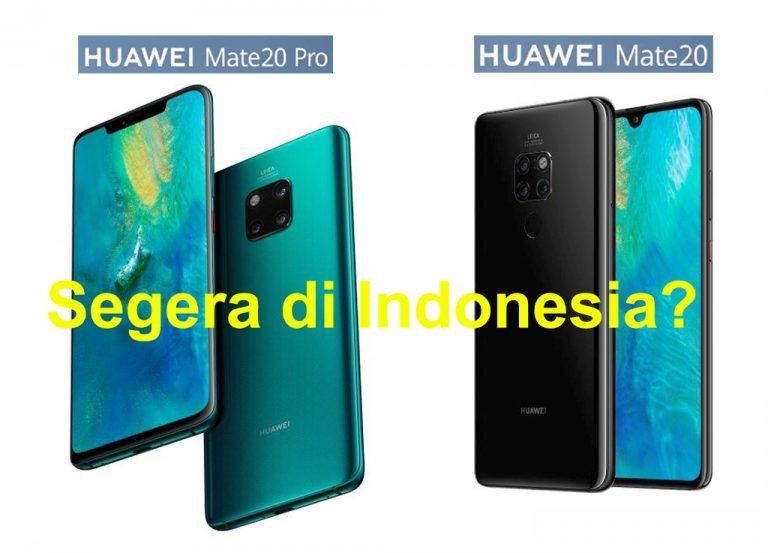 Masuk Daftar TKDN, Huawei Siap Pasarkan Mate 20 dan Mate 20 Pro di Tanah Air?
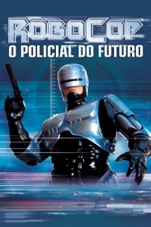 Capa do filme Robocop - O Policial do Futuro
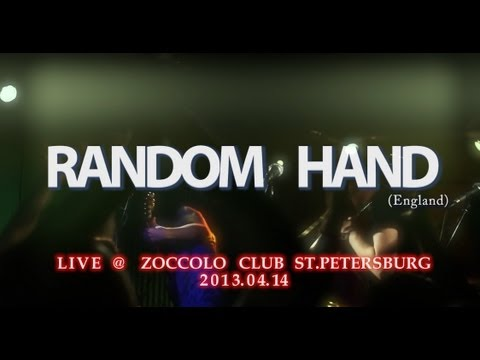 RANDOM HAND - live@zoccolo, St.Petersburg (2013.04.14) 5 songs & interview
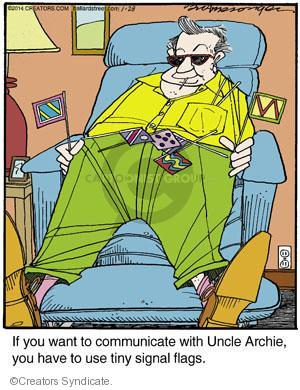 If you want to communicate with Uncle Archie, you have to use tiny signal flags.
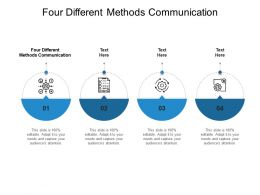 Four Different Methods Communication Ppt Powerpoint Presentation Layouts File Formats Cpb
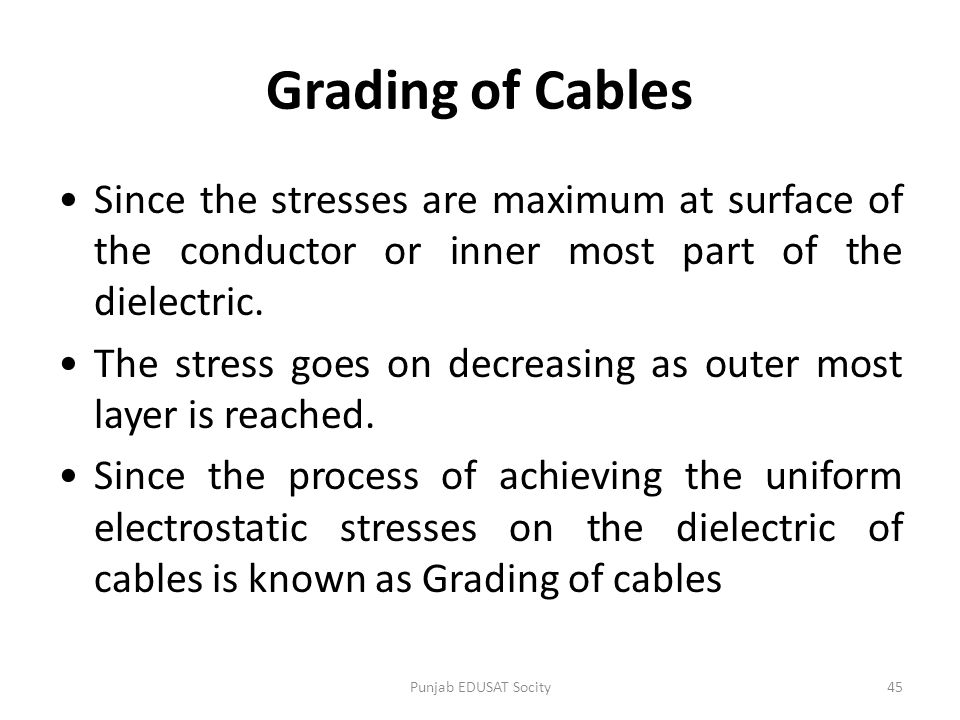 Grading of Cables Since the stresses are maximum at surface of the conductor or inner most part of the dielectric.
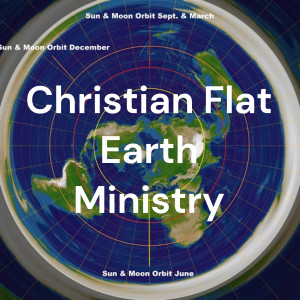 Christian Flat Earth Ministry
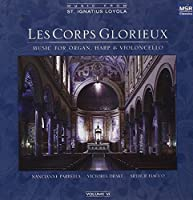 Les Corps Glorieux - Music for Organ, Harp and Cello (2005-12-27)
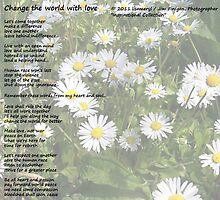 Change the world with love by Jimmy Joe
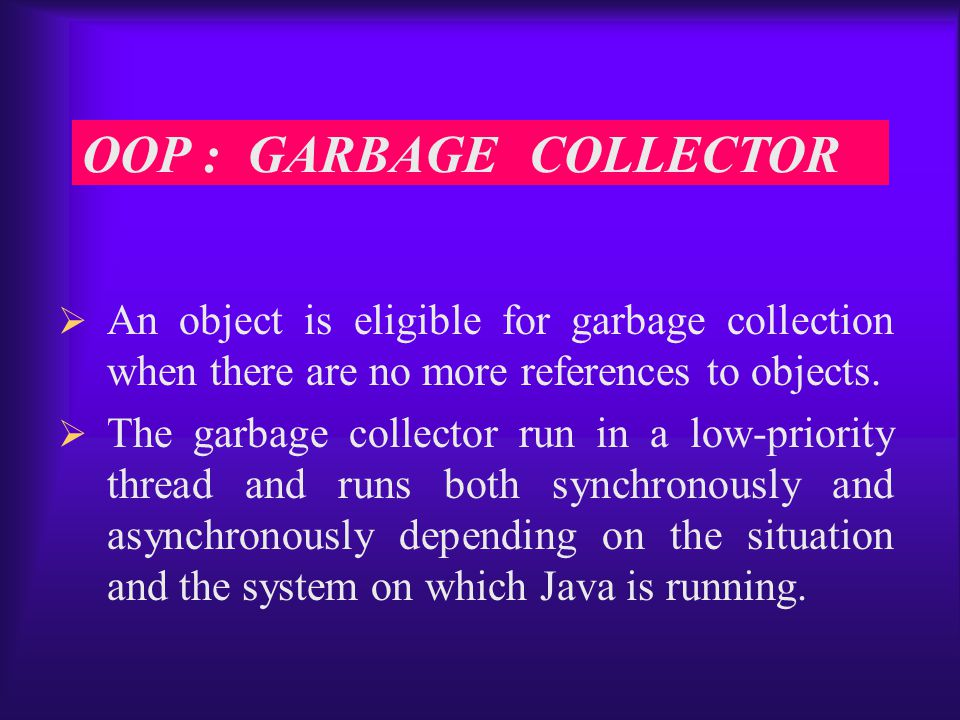  An object is eligible for garbage collection when there are no more references to objects.
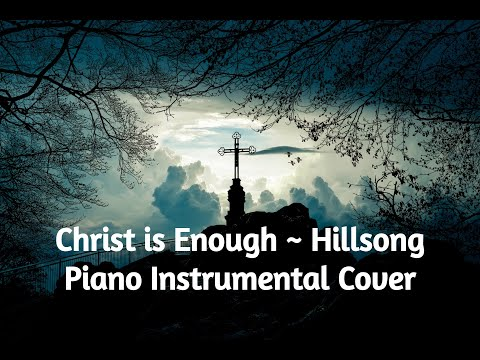 Christ is Enough ~ Hillsong ~ Piano Instrumental Cover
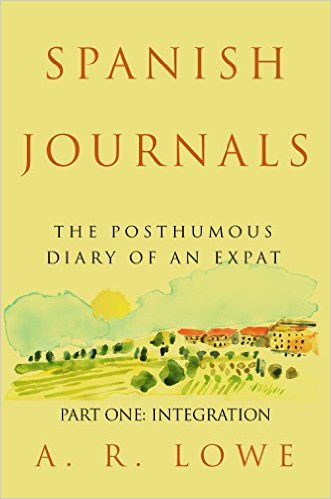 Spanish Journals. The Posthumous Diaries of an Expat by A. R. Lowe.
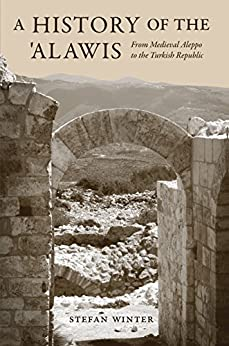 """""""A History of the 'Alawis: From Medieval Aleppo to the Turkish Republic (English Edition)"""",作者:[Stefan Winter]"""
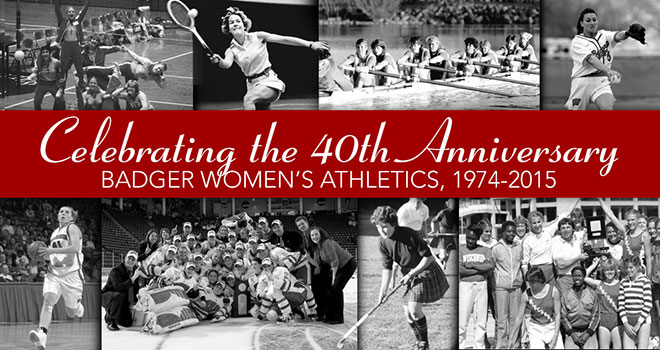 40th anniversary of Wisconsin Women's Athletics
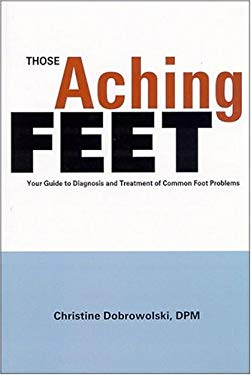 Those Aching Feet: Your Guide to Diagnosis and Treatment of Common Foot Problems 9780965461214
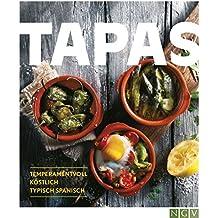 Tapas: Temperamentvoll, köstlich, typisch spanisch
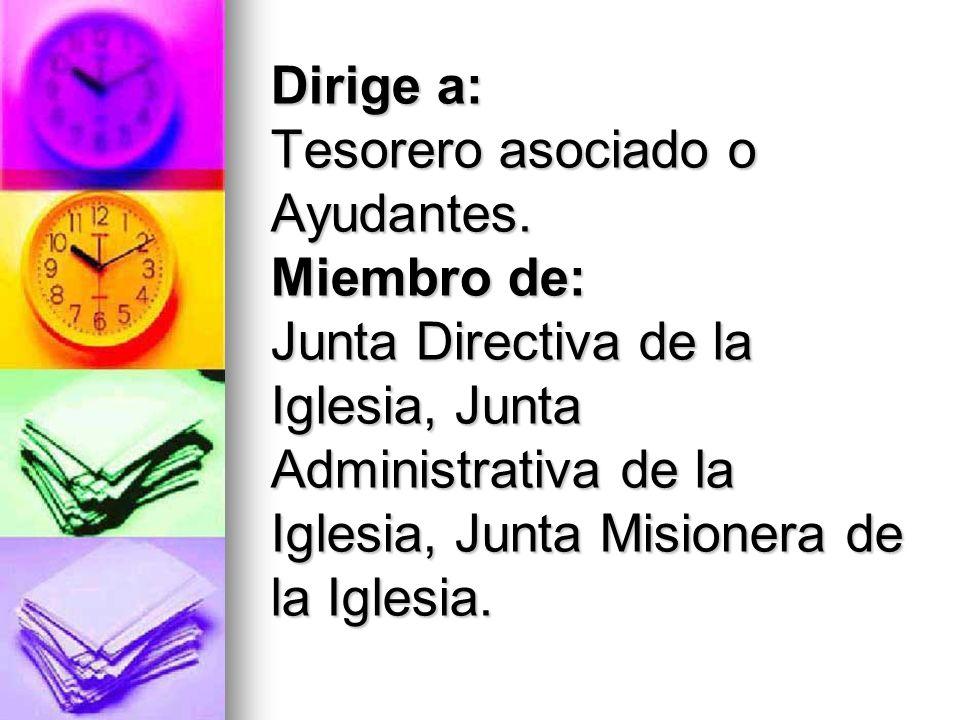 Dirige a: Tesorero asociado o Ayudantes. Miembro de: Junta Directiva de la Iglesia, Junta Administrativa de la Iglesia, Junta Misionera de la Iglesia.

———

PROBLEM
Word for word, copy out each record; do not include pictures.

TASK RESULT
 Masuk Daftar TKDN, Huawei Siap Pasarkan Mate 20 dan Mate 20 Pro di Tanah Air?
 Capa do filme Robocop - O Policial do Futuro
 RANDOM HAND - live@zoccolo, St.Petersburg (2013.04.14) 5 songs & interview
 If you want to communicate with Uncle Archie, you have to use tiny signal flags.
 Four Different Methods Communication Ppt Powerpoint Presentation Layouts File Formats Cpb
 Grading of Cables Since the stresses are maximum at surface of the conductor or inner most part of the dielectric.
 Christian Flat Earth Ministry
 Les Corps Glorieux - Music for Organ, Harp and Cello (2005-12-27)
 Change the world with love by Jimmy Joe
  An object is eligible for garbage collection when there are no more references to objects.
 Christ is Enough ~ Hillsong ~ Piano Instrumental Cover
 Spanish Journals. The Posthumous Diaries of an Expat by A. R. Lowe.
 """""""A History of the 'Alawis: From Medieval Aleppo to the Turkish Republic (English Edition)"""",作者:[Stefan Winter]"""
 40th anniversary of Wisconsin Women's Athletics
 Those Aching Feet: Your Guide to Diagnosis and Treatment of Common Foot Problems 9780965461214
 Tapas: Temperamentvoll, köstlich, typisch spanisch
 Dirige a: Tesorero asociado o Ayudantes. Miembro de: Junta Directiva de la Iglesia, Junta Administrativa de la Iglesia, Junta Misionera de la Iglesia.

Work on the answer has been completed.